■ TEXTO FORNECIDO
▼

A presente imagem propõe tão mais além da sua vocação científica. Fiel ao universo a que se reporta, transcende a sua vocação de modelo de representação, e convida-nos a um olhar polissémico intuitivo: a superfície transparente que envolve a glicoproteína é de súbito metáfora do isolamento que atravessámos, sendo a sua forma esférica um eterno retorno à escala planetária.

A partir desta deambulação semântica, os contornos da glicoproteína formam uma proto- geografia: imaginada mas por isso mesmo falando de todos os territórios de pandemia - onde as manchas e os pontos marcados a cor nos poderão sugerir focos estatísticos de infeção.

Estes modos de intuir a imagem falam também da forma persistente como a patologia em causa tem sido gravada na nossa consciência pela comunicação social: como estatística e como mapa de propagação, comunicáveis por recursos gráficos em tudo paralelos aos que a ciência emprega para revelar o que vive à escala molecular.

▲

■ TAREFAS A REALIZAR
a) Segundo o texto fornecido, de que é metáfora a superfície transparente que envolve a glicoproteína?
b) Indique se cada afirmação concorda com o texto fornecido, respondendo sim ou não e citando as palavras do texto que o decidem.
(i) A forma esférica da glicoproteína é apresentada como um eterno retorno à escala planetária.
(ii) Os contornos da glicoproteína formam o mapa de um território real e concreto.
(iii) A comunicação social tem gravado a patologia na nossa consciência como estatística e como mapa de propagação.
c) Transcreva o trecho do texto fornecido que começa em "Estes modos de" e termina depois de "à escala molecular.", substituindo "comunicação social" por "imprensa".
Use apenas o texto fornecido para responder.

■ Excertos de um conjunto de dados
▼

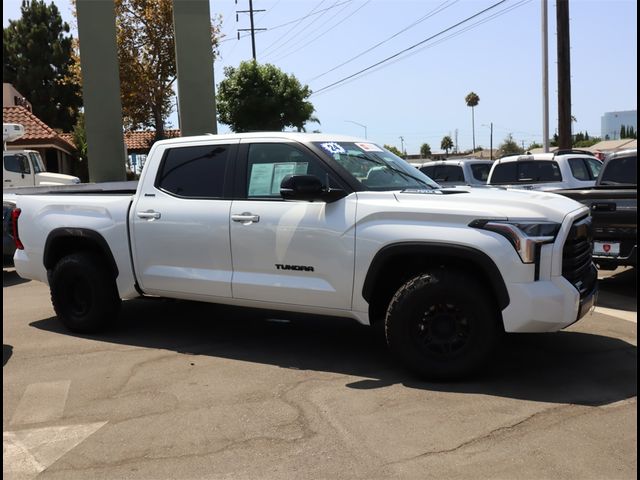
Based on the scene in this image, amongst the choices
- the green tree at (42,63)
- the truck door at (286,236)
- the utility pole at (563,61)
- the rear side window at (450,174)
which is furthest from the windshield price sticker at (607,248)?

▲

■ RESPOSTAS AOS EXERCÍCIOS
a) Do isolamento que atravessámos.

b)
(i) Sim: "sendo a sua forma esférica um eterno retorno à escala planetária".
(ii) Não: "imaginada mas por isso mesmo falando de todos os territórios de pandemia".
(iii) Sim: "como estatística e como mapa de propagação".

c)
Estes modos de intuir a imagem falam também da forma persistente como a patologia em causa tem sido gravada na nossa consciência pela imprensa: como estatística e como mapa de propagação, comunicáveis por recursos gráficos em tudo paralelos aos que a ciência emprega para revelar o que vive à escala molecular.